# The honey bees are washboarding today



## Jetjockey (May 18, 2011)

My bees do this ALL the time what are they doing?


----------



## Intheswamp (Jul 5, 2011)

Jetjockey said:


> My bees do this ALL the time what are they doing?


I don't think anybody knows.

Ed


----------



## beeG (Jun 18, 2011)

I thought they were just licking stuff off the surface . Mine do that too and it looks like they are just eating tiny particals of something off the surface


----------



## rrussell6870 (May 14, 2009)

Washboarding happens at the beginning of summer (for the bees, not the calendar... they know better than we do. Lol.) or any dearths. The "two-step" type dance that they are performing is actually a method of marking the entrance of the hive with a pheromone pattern which is used to limit the entry of robbers that are expected to invade during the following dearths... if you continue to watch, you will notice that nearly every incoming bee that touches the landing board will be met by a "kiss", "pat", or a "punch"... this happens more so as the flow or even the need of a flow diminishes... during the spring flow, you will not see much of this, but as the flow slows, they will begin to build up security forces and lower foraging forces... this happens usually between may and July in the US, and then again between September and November (again, depending upon the flows of the area)... if you extract more than what they would consider "surplus", they will regress from this behavior and continue to focus their work force on foragers.


----------



## heaflaw (Feb 26, 2007)

Very interesting.
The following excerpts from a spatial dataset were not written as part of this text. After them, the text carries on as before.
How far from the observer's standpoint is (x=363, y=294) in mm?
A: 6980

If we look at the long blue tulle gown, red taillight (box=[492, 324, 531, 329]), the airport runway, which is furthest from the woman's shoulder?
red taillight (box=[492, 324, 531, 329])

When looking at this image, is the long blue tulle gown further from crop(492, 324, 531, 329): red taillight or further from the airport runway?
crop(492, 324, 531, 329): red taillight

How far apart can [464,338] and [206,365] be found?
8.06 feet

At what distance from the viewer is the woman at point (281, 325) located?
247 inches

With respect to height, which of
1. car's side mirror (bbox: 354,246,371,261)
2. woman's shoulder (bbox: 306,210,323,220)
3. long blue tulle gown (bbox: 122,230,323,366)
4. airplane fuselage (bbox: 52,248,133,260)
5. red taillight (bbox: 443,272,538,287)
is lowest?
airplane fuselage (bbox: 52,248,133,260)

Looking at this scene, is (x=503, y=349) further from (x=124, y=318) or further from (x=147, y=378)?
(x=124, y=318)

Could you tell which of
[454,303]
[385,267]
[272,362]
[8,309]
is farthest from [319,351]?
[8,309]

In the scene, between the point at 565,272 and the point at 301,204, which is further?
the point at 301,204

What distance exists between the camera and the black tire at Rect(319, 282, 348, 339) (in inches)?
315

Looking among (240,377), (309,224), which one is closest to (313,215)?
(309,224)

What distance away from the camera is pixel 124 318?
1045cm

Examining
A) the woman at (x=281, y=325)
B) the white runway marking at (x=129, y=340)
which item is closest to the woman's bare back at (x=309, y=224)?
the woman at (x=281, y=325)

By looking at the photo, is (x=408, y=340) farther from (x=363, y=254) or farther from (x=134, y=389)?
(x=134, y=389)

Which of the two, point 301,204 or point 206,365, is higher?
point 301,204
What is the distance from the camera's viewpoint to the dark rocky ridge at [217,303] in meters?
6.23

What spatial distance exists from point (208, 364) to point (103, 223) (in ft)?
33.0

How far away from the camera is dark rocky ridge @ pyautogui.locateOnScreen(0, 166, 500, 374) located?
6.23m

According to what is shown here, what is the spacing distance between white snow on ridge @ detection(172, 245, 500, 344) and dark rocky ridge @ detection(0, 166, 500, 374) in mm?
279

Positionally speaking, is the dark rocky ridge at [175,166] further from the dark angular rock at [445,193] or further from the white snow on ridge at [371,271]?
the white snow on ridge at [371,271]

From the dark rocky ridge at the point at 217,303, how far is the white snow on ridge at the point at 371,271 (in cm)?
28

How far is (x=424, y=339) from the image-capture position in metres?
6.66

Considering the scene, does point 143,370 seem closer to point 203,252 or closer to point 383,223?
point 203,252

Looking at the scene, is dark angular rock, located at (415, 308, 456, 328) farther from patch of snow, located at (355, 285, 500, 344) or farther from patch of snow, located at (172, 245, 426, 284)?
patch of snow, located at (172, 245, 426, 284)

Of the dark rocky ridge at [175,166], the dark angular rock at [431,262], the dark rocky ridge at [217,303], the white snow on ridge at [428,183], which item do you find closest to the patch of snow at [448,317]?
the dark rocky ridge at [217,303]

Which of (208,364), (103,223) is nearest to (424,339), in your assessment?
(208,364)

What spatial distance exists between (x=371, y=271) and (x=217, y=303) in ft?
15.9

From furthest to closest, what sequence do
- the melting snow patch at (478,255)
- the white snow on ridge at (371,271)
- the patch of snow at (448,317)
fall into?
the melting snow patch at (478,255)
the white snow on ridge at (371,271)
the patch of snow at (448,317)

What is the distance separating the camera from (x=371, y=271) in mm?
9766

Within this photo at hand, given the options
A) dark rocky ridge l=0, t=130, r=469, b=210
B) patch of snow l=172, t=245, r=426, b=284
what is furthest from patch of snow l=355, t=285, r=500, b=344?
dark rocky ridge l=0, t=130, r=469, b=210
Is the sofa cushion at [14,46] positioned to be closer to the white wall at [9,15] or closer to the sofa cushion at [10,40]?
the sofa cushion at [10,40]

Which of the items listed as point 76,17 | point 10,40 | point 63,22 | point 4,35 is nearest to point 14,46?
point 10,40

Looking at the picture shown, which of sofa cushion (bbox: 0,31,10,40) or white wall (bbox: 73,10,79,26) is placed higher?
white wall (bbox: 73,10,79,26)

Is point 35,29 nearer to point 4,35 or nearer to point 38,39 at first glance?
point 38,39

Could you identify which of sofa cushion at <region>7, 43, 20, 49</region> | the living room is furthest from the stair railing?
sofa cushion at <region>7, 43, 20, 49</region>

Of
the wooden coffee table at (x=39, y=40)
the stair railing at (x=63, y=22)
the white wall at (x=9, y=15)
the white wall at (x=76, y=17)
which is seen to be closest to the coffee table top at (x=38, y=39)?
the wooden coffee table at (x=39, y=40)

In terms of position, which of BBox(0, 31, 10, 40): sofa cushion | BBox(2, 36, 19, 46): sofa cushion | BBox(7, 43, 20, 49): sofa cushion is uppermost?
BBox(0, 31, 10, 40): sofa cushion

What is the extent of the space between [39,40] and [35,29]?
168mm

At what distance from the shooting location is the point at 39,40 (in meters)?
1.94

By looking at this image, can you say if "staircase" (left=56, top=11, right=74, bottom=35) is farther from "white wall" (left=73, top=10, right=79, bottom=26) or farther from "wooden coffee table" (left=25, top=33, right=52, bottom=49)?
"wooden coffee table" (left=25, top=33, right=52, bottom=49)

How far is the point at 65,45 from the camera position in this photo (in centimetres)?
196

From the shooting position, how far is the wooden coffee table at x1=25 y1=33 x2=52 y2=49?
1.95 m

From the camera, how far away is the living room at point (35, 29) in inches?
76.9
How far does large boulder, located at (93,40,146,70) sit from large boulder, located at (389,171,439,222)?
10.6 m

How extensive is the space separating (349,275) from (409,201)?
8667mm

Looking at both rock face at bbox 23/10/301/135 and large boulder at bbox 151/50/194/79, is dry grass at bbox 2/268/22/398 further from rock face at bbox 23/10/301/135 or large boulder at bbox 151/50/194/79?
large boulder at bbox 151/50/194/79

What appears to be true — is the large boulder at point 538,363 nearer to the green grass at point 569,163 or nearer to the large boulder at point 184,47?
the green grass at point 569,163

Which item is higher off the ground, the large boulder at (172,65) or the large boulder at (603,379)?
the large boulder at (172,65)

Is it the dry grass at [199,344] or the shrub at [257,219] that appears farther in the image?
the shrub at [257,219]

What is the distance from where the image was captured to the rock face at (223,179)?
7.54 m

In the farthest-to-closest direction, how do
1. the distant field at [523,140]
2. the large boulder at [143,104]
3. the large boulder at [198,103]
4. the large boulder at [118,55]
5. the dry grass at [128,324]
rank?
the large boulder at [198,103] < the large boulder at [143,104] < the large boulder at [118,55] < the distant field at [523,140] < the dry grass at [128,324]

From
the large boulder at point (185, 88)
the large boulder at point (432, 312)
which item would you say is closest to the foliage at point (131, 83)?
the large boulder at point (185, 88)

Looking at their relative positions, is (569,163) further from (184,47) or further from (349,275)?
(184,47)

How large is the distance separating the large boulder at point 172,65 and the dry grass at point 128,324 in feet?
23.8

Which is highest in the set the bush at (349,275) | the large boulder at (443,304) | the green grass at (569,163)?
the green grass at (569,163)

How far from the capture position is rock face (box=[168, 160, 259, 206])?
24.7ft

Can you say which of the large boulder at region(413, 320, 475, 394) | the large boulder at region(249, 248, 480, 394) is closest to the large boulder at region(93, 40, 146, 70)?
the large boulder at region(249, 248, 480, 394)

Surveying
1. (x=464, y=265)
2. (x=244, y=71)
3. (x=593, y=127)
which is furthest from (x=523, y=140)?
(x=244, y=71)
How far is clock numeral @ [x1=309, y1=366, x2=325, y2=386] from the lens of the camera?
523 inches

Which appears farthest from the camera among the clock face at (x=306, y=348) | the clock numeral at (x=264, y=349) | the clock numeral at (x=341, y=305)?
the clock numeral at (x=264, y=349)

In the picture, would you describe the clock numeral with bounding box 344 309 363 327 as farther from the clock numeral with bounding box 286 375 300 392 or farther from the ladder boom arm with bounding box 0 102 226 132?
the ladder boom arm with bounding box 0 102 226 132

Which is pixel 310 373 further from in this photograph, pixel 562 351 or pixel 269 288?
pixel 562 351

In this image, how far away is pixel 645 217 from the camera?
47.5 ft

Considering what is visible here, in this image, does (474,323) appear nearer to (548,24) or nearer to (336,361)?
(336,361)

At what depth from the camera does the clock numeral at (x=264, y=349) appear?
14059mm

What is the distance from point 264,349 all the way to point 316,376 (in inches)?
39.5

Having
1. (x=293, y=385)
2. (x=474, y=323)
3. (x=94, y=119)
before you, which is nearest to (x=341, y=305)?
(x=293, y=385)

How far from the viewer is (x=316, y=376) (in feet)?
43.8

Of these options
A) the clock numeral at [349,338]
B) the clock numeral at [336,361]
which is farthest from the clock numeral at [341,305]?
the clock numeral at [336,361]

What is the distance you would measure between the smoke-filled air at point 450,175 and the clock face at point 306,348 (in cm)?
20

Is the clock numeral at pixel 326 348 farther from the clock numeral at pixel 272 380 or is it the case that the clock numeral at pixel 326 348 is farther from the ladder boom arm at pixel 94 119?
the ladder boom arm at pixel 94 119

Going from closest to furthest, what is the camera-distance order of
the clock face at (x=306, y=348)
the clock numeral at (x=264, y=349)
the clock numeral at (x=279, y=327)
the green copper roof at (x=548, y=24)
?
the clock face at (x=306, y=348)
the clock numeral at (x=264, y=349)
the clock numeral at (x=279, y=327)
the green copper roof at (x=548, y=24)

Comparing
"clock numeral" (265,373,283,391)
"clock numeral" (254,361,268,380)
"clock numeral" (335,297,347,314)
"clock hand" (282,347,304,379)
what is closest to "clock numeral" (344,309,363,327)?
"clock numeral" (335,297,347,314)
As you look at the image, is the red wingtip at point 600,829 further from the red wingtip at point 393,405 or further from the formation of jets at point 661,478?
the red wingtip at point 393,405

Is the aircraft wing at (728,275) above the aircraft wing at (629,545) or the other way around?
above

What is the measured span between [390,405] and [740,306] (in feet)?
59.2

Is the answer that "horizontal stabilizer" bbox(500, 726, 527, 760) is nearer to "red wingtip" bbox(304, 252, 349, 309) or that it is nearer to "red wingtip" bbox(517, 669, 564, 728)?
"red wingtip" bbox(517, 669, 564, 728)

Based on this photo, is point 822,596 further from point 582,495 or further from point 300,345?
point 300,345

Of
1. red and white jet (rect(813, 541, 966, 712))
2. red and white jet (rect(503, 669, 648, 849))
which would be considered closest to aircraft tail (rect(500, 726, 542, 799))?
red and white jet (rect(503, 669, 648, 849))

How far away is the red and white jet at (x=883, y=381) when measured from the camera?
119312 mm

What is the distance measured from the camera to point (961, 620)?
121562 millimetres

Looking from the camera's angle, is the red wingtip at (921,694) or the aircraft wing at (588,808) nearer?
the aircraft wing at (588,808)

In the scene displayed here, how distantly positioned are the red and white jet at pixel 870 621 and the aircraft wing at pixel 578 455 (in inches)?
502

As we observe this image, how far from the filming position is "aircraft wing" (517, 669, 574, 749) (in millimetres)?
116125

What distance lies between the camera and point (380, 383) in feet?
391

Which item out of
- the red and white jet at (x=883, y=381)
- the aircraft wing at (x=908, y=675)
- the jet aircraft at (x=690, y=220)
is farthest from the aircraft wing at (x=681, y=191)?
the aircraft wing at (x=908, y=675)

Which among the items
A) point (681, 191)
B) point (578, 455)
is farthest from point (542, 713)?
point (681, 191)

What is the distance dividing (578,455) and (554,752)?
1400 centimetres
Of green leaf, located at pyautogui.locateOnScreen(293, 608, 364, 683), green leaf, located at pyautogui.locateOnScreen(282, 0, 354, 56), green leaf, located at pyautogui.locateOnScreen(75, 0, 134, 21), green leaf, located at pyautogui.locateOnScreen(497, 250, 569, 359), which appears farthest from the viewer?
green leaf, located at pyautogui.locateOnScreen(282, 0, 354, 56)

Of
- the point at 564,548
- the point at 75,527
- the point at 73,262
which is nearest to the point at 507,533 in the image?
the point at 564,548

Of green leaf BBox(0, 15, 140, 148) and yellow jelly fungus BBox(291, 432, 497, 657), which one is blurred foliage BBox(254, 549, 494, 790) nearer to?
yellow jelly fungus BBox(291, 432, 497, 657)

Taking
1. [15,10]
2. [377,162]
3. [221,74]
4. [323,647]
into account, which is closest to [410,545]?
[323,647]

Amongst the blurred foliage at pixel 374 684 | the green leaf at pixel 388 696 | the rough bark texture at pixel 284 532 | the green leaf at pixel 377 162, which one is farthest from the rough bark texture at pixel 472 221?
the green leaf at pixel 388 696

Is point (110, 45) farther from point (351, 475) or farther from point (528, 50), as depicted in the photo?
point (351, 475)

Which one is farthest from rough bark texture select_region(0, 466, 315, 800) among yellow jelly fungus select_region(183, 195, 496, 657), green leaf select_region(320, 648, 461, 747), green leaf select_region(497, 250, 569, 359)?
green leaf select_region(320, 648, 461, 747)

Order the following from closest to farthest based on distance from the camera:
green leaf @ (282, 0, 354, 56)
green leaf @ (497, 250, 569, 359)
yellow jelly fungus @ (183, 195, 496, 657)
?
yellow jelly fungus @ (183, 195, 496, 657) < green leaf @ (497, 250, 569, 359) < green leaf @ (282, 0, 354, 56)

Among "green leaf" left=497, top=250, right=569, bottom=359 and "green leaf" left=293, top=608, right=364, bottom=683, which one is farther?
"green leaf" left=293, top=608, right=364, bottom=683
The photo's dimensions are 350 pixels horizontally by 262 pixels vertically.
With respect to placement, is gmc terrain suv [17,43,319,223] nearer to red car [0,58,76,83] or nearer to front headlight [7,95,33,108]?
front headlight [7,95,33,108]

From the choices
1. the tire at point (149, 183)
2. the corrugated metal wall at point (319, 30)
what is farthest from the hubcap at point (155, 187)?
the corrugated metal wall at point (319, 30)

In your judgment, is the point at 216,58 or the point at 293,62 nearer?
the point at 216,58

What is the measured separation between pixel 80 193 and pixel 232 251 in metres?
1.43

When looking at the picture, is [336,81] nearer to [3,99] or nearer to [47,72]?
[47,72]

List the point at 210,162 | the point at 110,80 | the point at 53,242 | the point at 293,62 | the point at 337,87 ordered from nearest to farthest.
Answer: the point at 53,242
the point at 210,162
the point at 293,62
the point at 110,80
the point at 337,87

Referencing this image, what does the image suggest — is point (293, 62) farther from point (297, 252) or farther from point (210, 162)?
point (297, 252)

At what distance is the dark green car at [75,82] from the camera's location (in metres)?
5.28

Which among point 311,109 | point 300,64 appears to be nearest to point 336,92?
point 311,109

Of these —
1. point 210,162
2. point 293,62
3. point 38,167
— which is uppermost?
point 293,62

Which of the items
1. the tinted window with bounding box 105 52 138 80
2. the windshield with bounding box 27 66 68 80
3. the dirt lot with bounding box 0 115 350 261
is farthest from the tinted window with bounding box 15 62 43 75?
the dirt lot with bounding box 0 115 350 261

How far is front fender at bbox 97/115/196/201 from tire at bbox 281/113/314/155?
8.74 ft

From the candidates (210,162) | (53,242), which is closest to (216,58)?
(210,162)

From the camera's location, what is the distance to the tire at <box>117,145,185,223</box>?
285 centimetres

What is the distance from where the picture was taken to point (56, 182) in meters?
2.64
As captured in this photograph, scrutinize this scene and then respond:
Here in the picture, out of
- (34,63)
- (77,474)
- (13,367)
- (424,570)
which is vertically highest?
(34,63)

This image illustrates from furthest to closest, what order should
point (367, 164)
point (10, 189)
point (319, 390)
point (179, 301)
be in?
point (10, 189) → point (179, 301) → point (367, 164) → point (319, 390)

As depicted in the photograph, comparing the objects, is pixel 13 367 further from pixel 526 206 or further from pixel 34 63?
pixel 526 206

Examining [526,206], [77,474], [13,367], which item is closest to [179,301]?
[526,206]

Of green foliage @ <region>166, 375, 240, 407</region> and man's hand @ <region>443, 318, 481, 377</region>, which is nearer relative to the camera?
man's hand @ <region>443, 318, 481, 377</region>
Where can I learn more about washboarding.


----------



## squarepeg (Jul 9, 2010)

a couple of my hives started washboarding today. it could be that the flow is slowing down. until today, we have been short on rainfall, and a lot of the spring blooms are playing out. what is interesting is that swarming is going on like crazy, which usually happens at the beginning of the main flow. perhaps the early warm up this year has thrown the normal timing off.


----------